Monday, September 05, 2011
Downloaded from http://whydtinogo.blogspot.com on 5 September 2011
The two African countries receiving press these days are Libya and Somalia. The standoff between Muammar Gadhafi and his opposition that began in Benghazi and spread westward in Libya receives a good amount of attention from the press and Western policy makers. Somalia, too, has its share of political turmoil as a central authority has been absent for the past twenty years and the only groups able to make headway in the fighting are pan-Islamist fundamentalists like Harakat al-Shabaab al-Mujahideen (often shortened to Al Shabaab). Somalia also experienced a drought this year. This, in combination with its on-going civil strife, is exacerbating conditions of famine, Diaspora, and the spread of disease.

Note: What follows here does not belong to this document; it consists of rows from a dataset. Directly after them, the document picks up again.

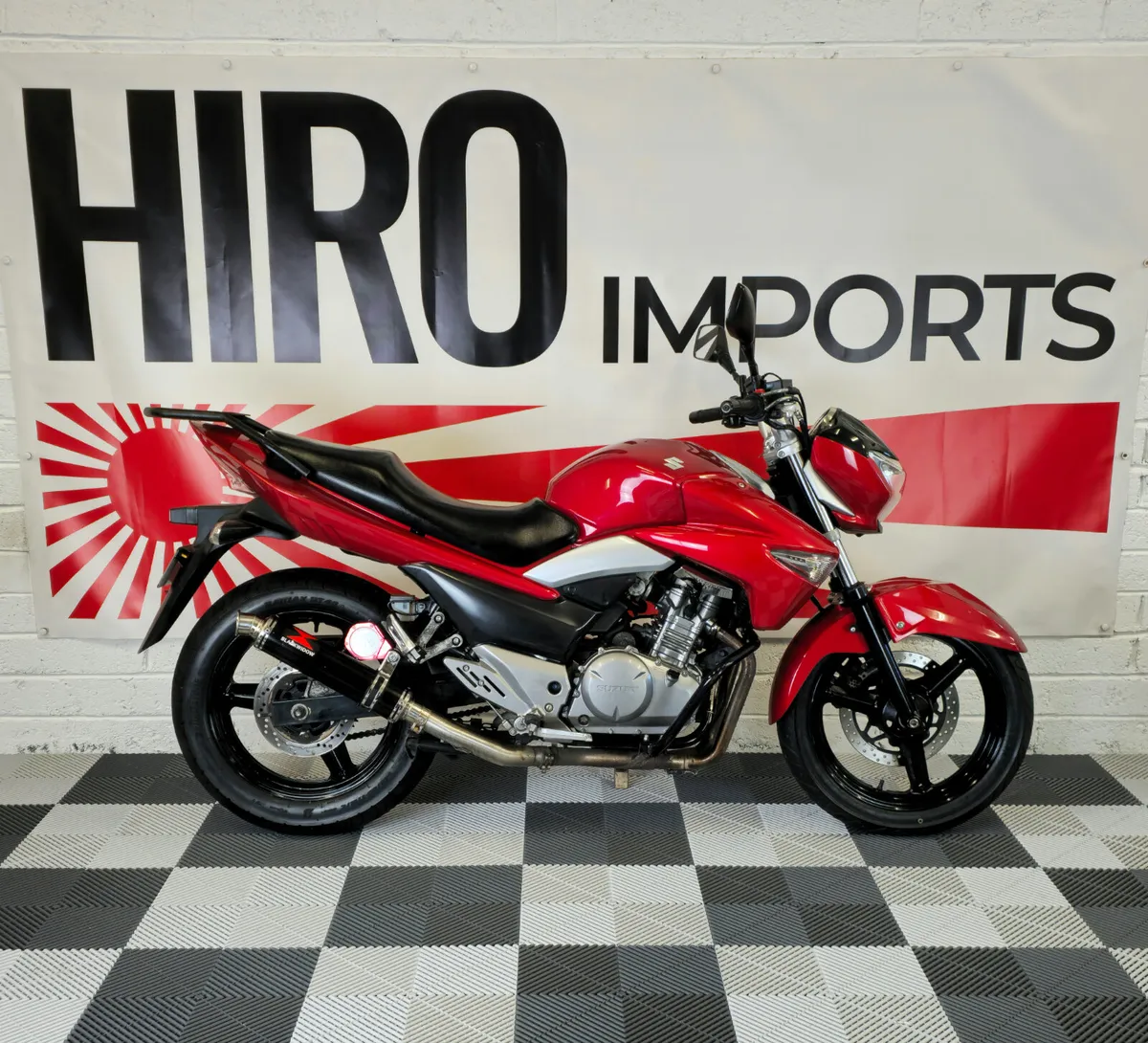 2013 Suzuki GW250 Inazuma - Image 1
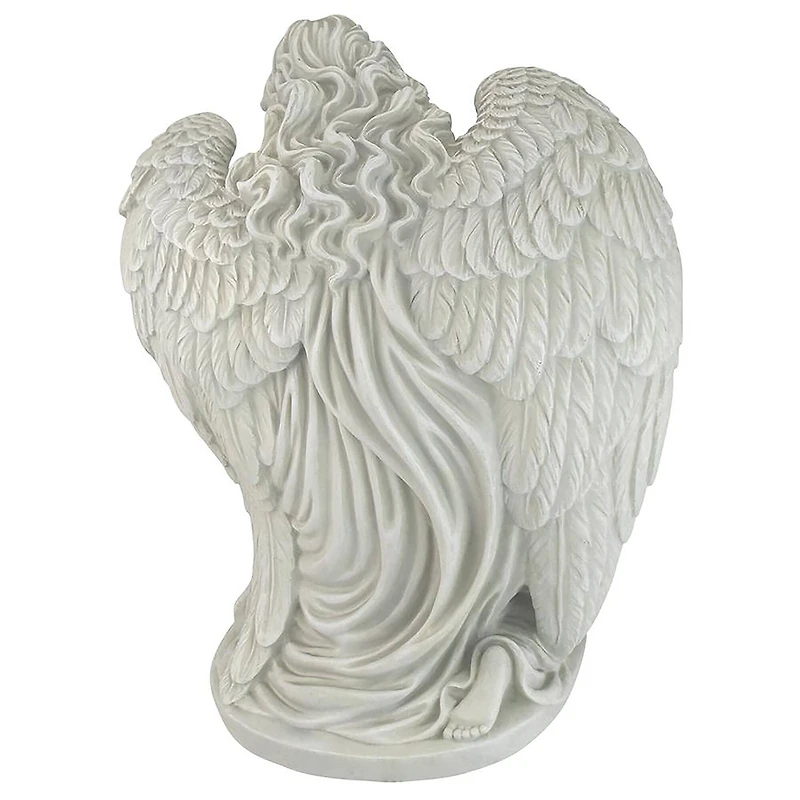 Design Toscano 19" Quiet Countenance Praying Angel Garden Statue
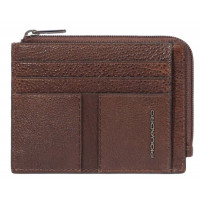 Кредитница Piquadro Hedley (W130) Dark Brown PP4822W130R_TM
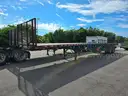 2000 Fruehauf 45 Ft T/A Flatbed Trailer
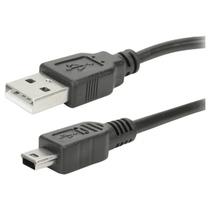 Cabo USB A Mini USB V3 Preto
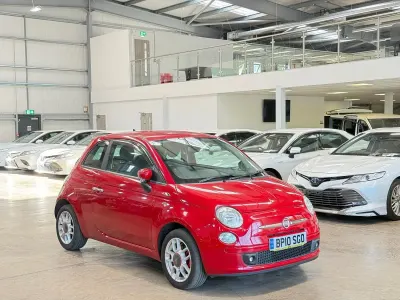 Used Fiat 500 135 HP (99 kW) 2026 Red Hatchback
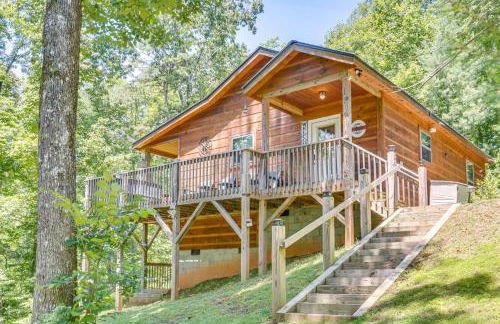 Private Hot Tub and EV Charger Cozy Murphy Cabin! - Foto 27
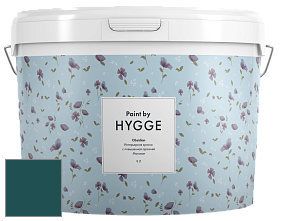 HYGGE Paint Обсидиан Obsidian интерьерная краска цвет NCS S 6530-B30G 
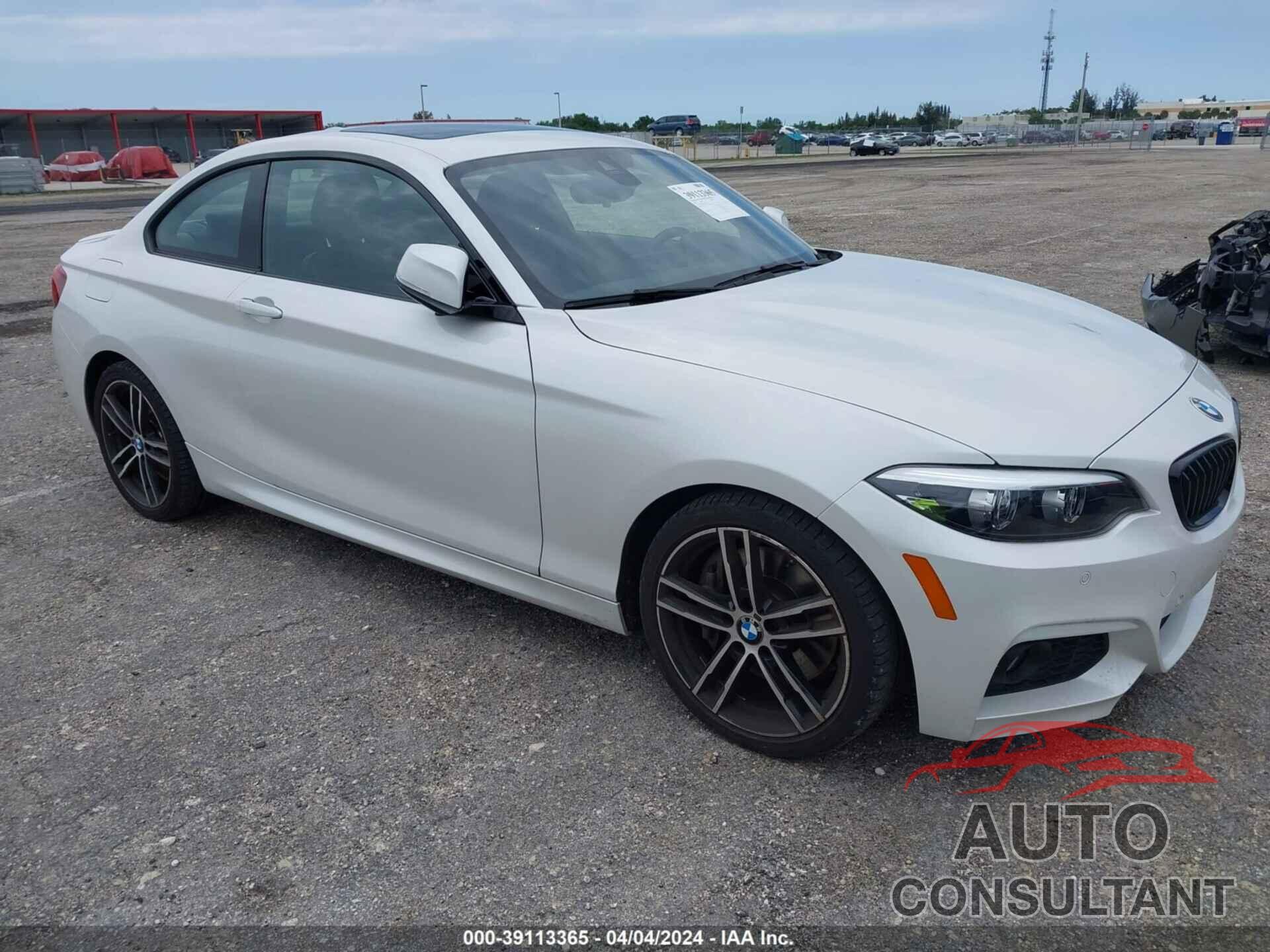 BMW 230I 2021 - WBA2J1C01M7G46703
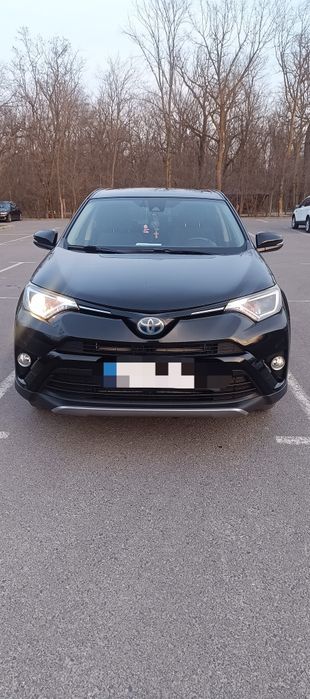 Toyota RAV4 hibrid
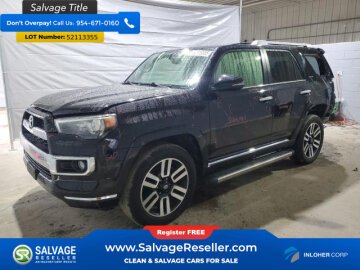 2015 Toyota 4Runner 4WD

Problems such as these, however, do not remain separate from each other or uniform over space. Libya is certainly in a state of disrepair but so are its neighbours: Algeria, Mali, Niger and Chad. Algeria is silently supporting Gadhafi and suppressing any forms of dissidence as the Bouteflika administration is fearful that the ‘Arab Spring’ will reach its territory. Mali, Niger and Chad are witnessing large crowds of people coming from Libya who left because of the turmoil or because their previous relationship with the Gadhafi regime will foster acts of revenge if the rebels should succeed in ousting Gadhafi. These groups place strains on the limited infrastructure, food resources, and health services that are in place. Chad is right now trying to contain cholera and measles outbreaks in addition to their grain reserves quickly depleting.

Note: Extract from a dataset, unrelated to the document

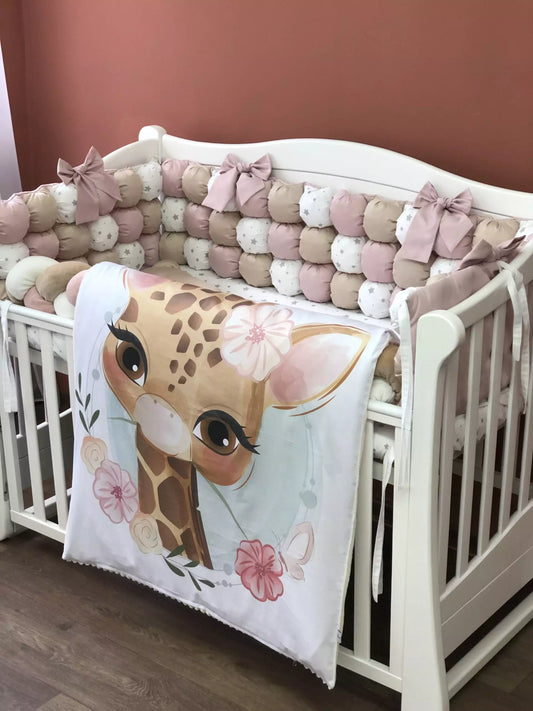 Crib Bedding Sets “Giraffe”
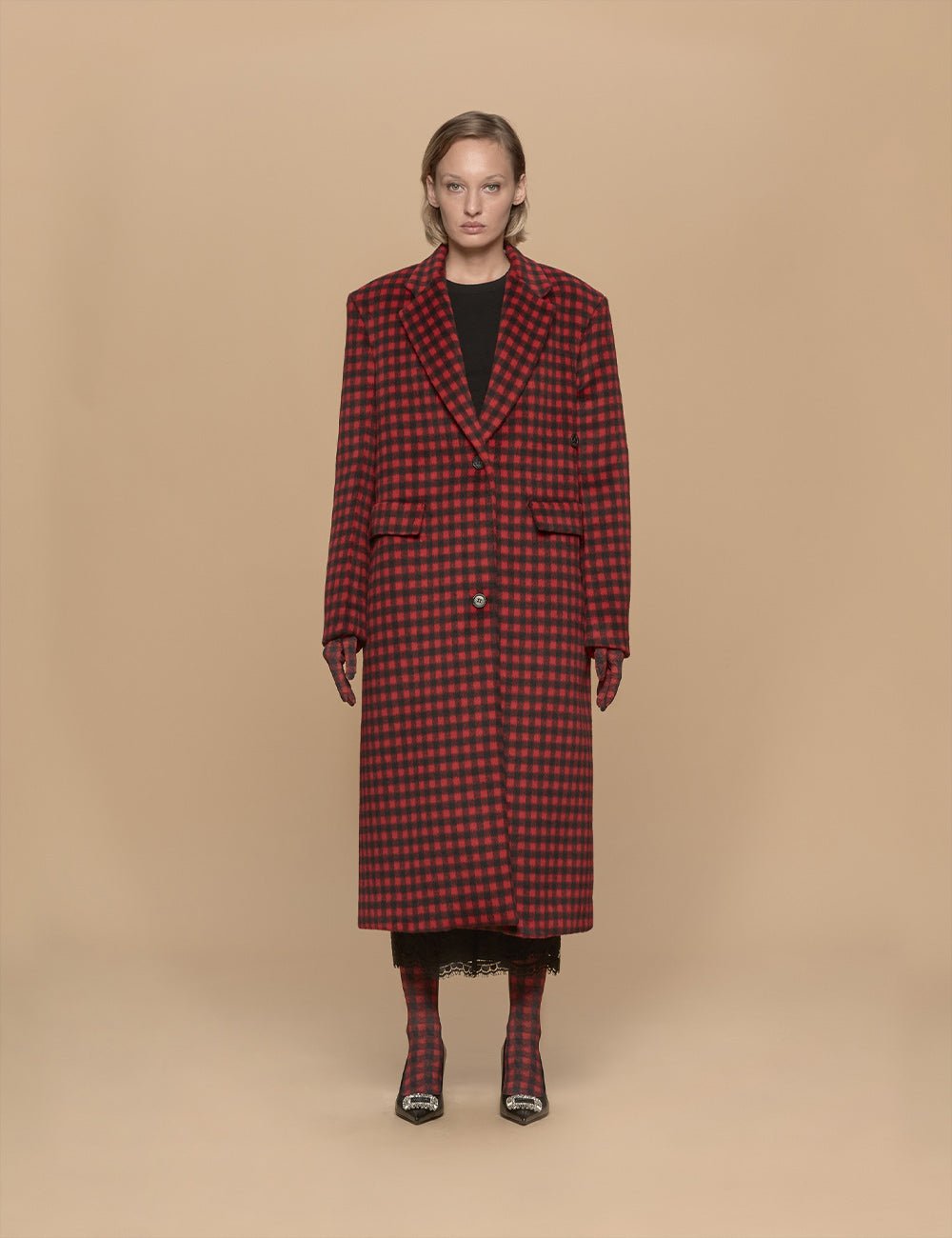 Cappotto Macro Vichy - Frida SRL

The events in Somalia also influence the stability of Djibouti, Ethiopia, Kenya and Tanzania. Somali groups live in the first three of these countries. While the drought was most severe in the southern central region of Somalia, kinship ties allow large movements of people around East Africa where water resources were sufficient for local populations before, but now are strained through the arrival of more consumers. Such depletion leads to the use of contaminated water and poor sanitation. Kenya and Ethiopia are fighting outbreaks of cholera and malaria at the moment. Tanzania is an interesting case as certain regions in its territory were affected by poor rains this year but the country still produced enough food for its population. The concern, however, is in Tanzanian grain being smuggled north to Kenya and Somalia where returns will be higher. Regional ties exist, they are strong, and a crisis in one country is influential on many neighbouring countries.
This said, it should be noted there are countries, and regions, experiencing the same turmoil as Libya and Somalia at the moment that receive little or no attention from the press and Western policy makers. The Democratic Republic of Congo (DRC) and Zimbabwe are obvious examples that experience crises affecting the food security, health, and human rights of populations in these countries as well as those in Uganda, Rwanda, Burundi in the case of the DRC and Zambia, Malawi and Mozambique when talking of Zimbabwe. People, commodities and ideas move easily over all parts of Africa. So too, do crises and the escalation of problems when focus is placed on only one or two states.